RépondreSupprimerDire que la charité (ou l’amour) est absente de la loi relève de la mauvaise foi : le décalogue commence par : « tu aimeras ».
Les 7 commandements qui suivent sont sous forme négative et doivent se lire : « si tu aimes, tu ne voleras pas », « si tu aimes, tu ne tueras pas », etc.
Dans ce texte il y a confusion entre jugement et justice. Ce que l’on appelle « justice de Dieu » n’a rien à voir avec des procédures judiciaires : être juste, signifie, en réalité, être « ajusté à Dieu ». En osant un anachronisme, il s’agit d’être un engrenage entraîné par le moteur Dieu.
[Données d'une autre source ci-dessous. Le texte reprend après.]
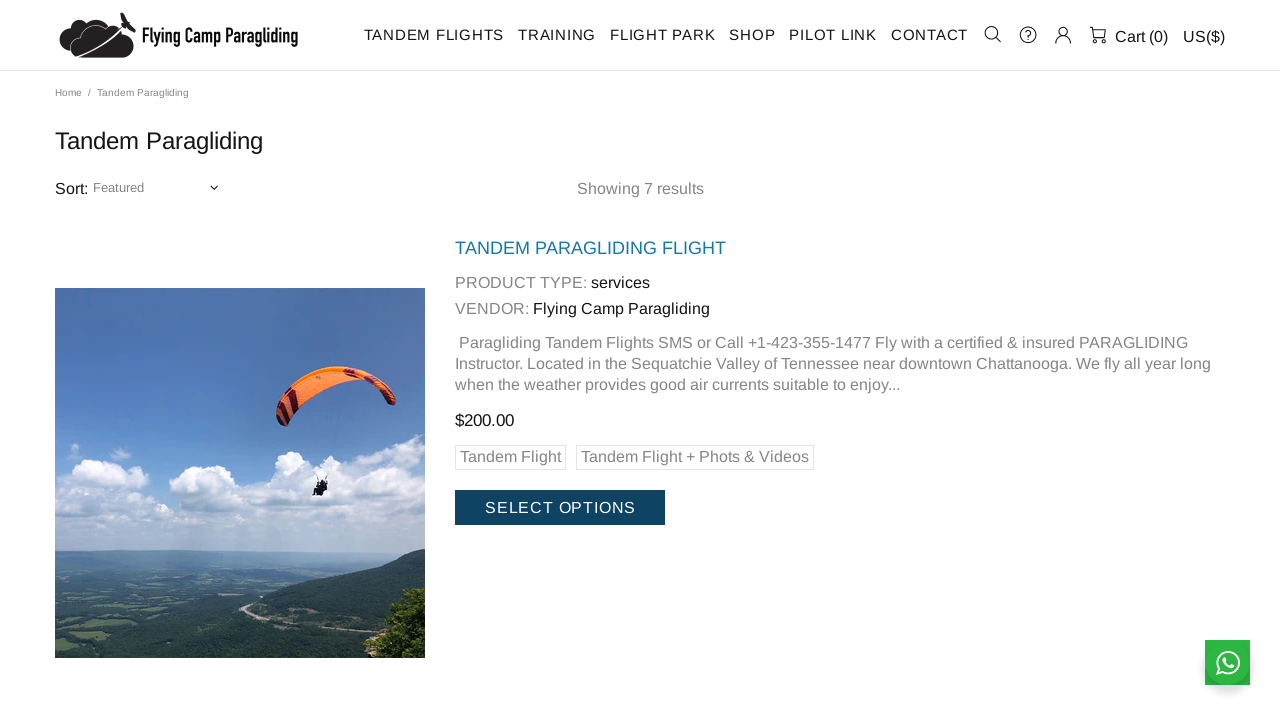

--- FILE ---
content_type: text/css
request_url: https://www.flying.camp/cdn/shop/t/4/assets/custom.min.css?v=64921296584830829461612113981
body_size: -544
content:
@media (min-width: 1025px) {
.header__nav, .header__vertical-nav {
    margin-left: auto !important;
}
}
.ml-auto, .mx-auto {
    margin-left: 0 !important;
}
Le modèle de « justice » décrit dans ce texte est en réalité le mode païen de la justice : c’est celui du monde de l’Égypte antique ou la déesse Maat pèse le cœur de l’homme mort.
Il faut en revenir au sens des mots : « paraclet » est un mot du vocabulaire juridique et désigne l’avocat, c’est-à-dire celui qui parle pour, en faveur d’un accusé. Comme dans un procès il y a un accusateur, il y a ici le satan (sans majuscule car il s’agit d’une fonction et non d’un personnage) dont l’étymologie se raccorde à «sheitoun » qui signifie « fouetter », utilisé, par exemple, pour « fouetter l’imagination » : c’est le rôle que joue le satan au premier livre de Job.
Il y a donc là un procès, avec avocat et accusateur. Qui est donc le juge et qui est donc l’accusé ?
Je sais que c’est choquant, mais c’est Dieu lui-même qui est l’accusé et c’est l’homme qui est le juge : l’esprit Saint paraclet, à la suite de Jésus, parle de Dieu à l’homme et le satan, comme dans le livre de Job, par le contre Dieu, accuse Dieu. C’est finalement à l’homme, juge, de choisir ou de refuser Dieu.
Ce qui est terrible, c’est que Jésus met l’homme face à sa responsabilité, lui rappelle sa liberté. Il ne faut pas oublier que l’homme est « image de Dieu » et donc, si Dieu est libre, l’homme l’est aussi.
Alors, bien sûr, cette conception remet en cause un certain comportement d’une hiérarchie qui, pour assurer son pouvoir, joue sur les ressorts de la crainte, la terreur. C’est un comportement qui va à l’encontre de l’action de Jésus car il est asservissant alors que Jésus est libérateur.
Les premiers chrétiens étaient (encore un anachronisme) des anticléricaux qui refusaient une hiérarchie ainsi que l’exprime l’épître aux hébreux qui ne reconnaît qu’un seul prêtre, seul efficace, Jésus le Christ.
Il faut donc impérativement rappeler que, si une hiérarchie est nécessaire pour le fonctionnement de toute communauté, cette hiérarchie doit être une hiérarchie de service et non pas une hiérarchie de pouvoir.